Whatever Western ends up doing will have to suit the FFA and particularly the broadcaster, Fox Sports, who require certain standards to be met in terms of floodlighting and advertising space for games to be staged at specific venues.

Many have argued that Western should do a deal with the Knights, a club which owns its own ground and is situated in the heartland of Melbourne's western suburbs.

It is understood the Knights did offer itself as a home from home for the first couple of seasons on condition that Western footed the bill for ground and infrastructure upgrades (including office space which the new club could have had to itself) in the first year, along with naming rights on match days and profits from food and drink sales.

In subsequent seasons it wanted rental of $200,000 a season for use of the stadium on match days and for training purposes until Western's own new venue was completed.

But no agreement was reached and Western opted for Geelong instead.

A deal with the Bulldogs could be done early in the new year if both are convinced an agreement makes financial sense.

Lev Shevki, a United board member and financial backer, is also on the Bulldogs board.

"Whatever we do we have to ensure that it's a fit-for-purpose venue but we will explore any option that might look attractive," Pehlivanis says.

GMHBA Stadium is a cavernous venue which is simply too big for the small home crowds that the team is currently attracting, leading to a dead and debilitating atmosphere.

So far Western has only picked up seven points out of a possible 21 playing at its home venue, perhaps a reflection of the lack of atmosphere there.
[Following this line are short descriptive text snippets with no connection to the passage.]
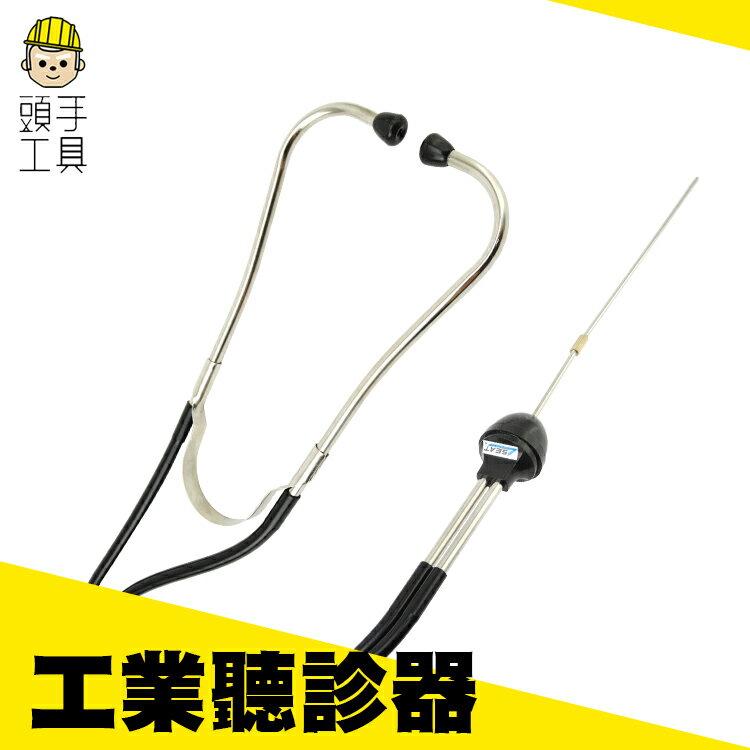 《頭手工具》工業用聽筒 工業用聽音 工業用聽漏水 工業用聽漏氣 工業用聽異音 工業用聽筒放大器 MET-IE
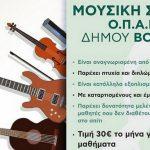 Άρχισαν οι εγγραφές στην Μουσική Σχολή του δήμου Βόλβης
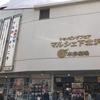 東京写真10選その29(下北沢・東北沢編)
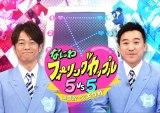 映像配信サービス『大阪チャンネル』でスタートする『プロポーズ大作戦 なにわフィーリングカップル 5vs5』(MC:陣内孝則、月亭八光)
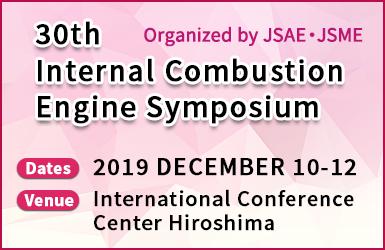 japan automobile standards internationalization center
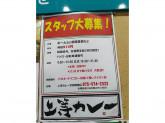 上等カレー 京都醍醐店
On the road it is a different story, where Mark Rudan's side has gained 10 points out of 15 available.

Between now and the end of the regular season on April 26 there are only three matches scheduled for Western at GMHBA Stadium with the last due to be played in round 21, against the Mariners.
In that period it is also slotted in to play two more games in Ballarat.

Its draw has been heavily loaded to ensure it got a lot of games in Geelong early in the campaign, to help it build its identity in the west but also to ensure that it wouldn't be there when the footy pre-season got underway.


Double headers sound ridiculous. Maybe they should have opted for that Knights deal at Somer street in the first place.
Geelong was never gonna work unless it was an actual Geelong Franchise!